William bisa mendengar ada nada sesal yang agak murung dalam suara Jelita barusan. "Tapi sepertinya aku memang harus diet, pilihan menumu pagi ini sudah tepat kok." William buru-buru mengatakannya untuk menghargai upaya Jelita yang sudah memilihkan menu sehat buatnya. Dan pria itupun tersenyum melihat Jelita tersenyum.
"Ayo, kita sarapan bareng. Duduklah," ajak William sambil menunjuk kursi di depannya dengan isyarat kedikan dagunya agar Jelita mengambil tempat di sana.

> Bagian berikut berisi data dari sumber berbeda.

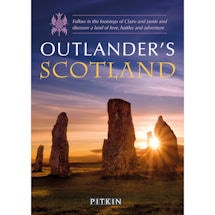 Outlander's Scotland Paperback Book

Jelita menurut. Baginya itu seperti titah yang segan untuk dibantah. Padahal sebenarnya dia belum ingin makan sepagi ini.
"Oya. Bik Yuni belum bisa balik, anaknya butuh waktu pulih lebih lama dari yang semula dia kira. Jadi dia minta perpanjangan cuti 2 bulan lagi. Tapi kamu sudah bisa kan handle semua pekerjaan di rumah ini?"
'Yes!' Jelita bersorak senang dalam hati. "Bisa dong, Bang," sahutnya cepat. Dia tak sanggup menyembunyikan senyum leganya.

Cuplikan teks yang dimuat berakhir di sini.